Édito : Aubeville, ou la discipline en guise d’avenir

Il y a quelque chose de troublant dans l’image. Un chef d’État de retour du recueillement sur les tombes des siens, qui se rend dans la Bouenza pour livrer à la jeunesse congolaise un message tenant en un mot : discipline.

Le Centre d’Aubeville, présenté comme un outil de « seconde chance », doit accueillir à terme 400 jeunes en décrochage ou en conflit avec la loi, formés pendant quelques mois à la menuiserie, à la soudure ou à la boulangerie, sous un encadrement que le président lui-même a voulu « d’inspiration militaire ».

L’intention affichée est louable. Le sous-texte l’est moins.

Car de quoi souffre la jeunesse congolaise ? Pas d’un déficit de discipline.

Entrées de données
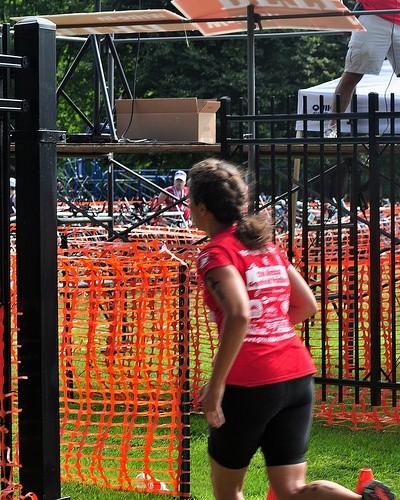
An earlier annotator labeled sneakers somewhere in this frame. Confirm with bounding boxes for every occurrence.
[361,480,395,500]
[324,123,337,139]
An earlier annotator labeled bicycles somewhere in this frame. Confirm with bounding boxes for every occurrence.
[12,192,400,284]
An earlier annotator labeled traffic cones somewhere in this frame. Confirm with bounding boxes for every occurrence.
[355,467,375,494]
[266,483,278,500]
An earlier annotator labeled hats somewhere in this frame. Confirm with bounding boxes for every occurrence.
[174,170,187,182]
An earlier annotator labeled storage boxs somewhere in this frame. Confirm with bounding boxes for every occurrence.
[114,97,221,144]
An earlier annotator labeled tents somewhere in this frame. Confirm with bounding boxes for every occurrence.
[291,59,400,246]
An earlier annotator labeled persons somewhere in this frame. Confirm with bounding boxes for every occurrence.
[153,170,192,228]
[187,158,396,500]
[323,0,400,138]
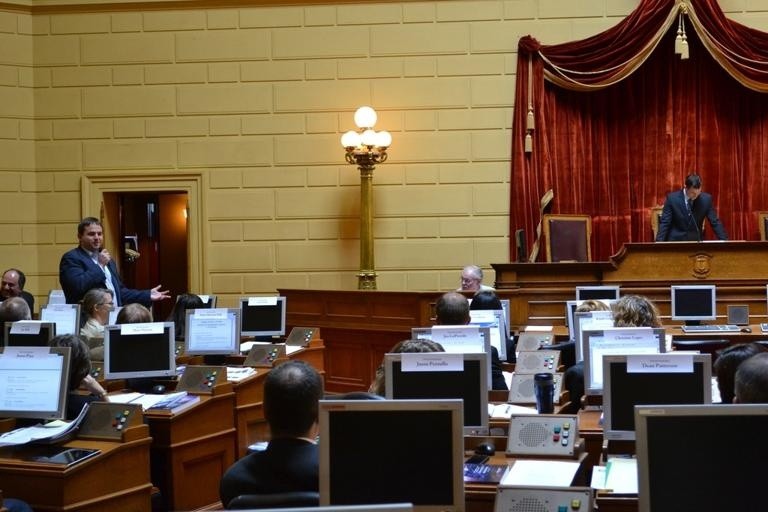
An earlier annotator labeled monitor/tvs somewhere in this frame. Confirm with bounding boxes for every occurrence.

» **Consigne**: Restituez sans la moindre modification le passage de l'éditorial sur Aubeville qui va de « Il y a quelque » jusqu'à « déficit de discipline. ».

» **Corrigé**:
Il y a quelque chose de troublant dans l’image. Un chef d’État de retour du recueillement sur les tombes des siens, qui se rend dans la Bouenza pour livrer à la jeunesse congolaise un message tenant en un mot : discipline.

Le Centre d’Aubeville, présenté comme un outil de « seconde chance », doit accueillir à terme 400 jeunes en décrochage ou en conflit avec la loi, formés pendant quelques mois à la menuiserie, à la soudure ou à la boulangerie, sous un encadrement que le président lui-même a voulu « d’inspiration militaire ».

L’intention affichée est louable. Le sous-texte l’est moins.

Car de quoi souffre la jeunesse congolaise ? Pas d’un déficit de discipline.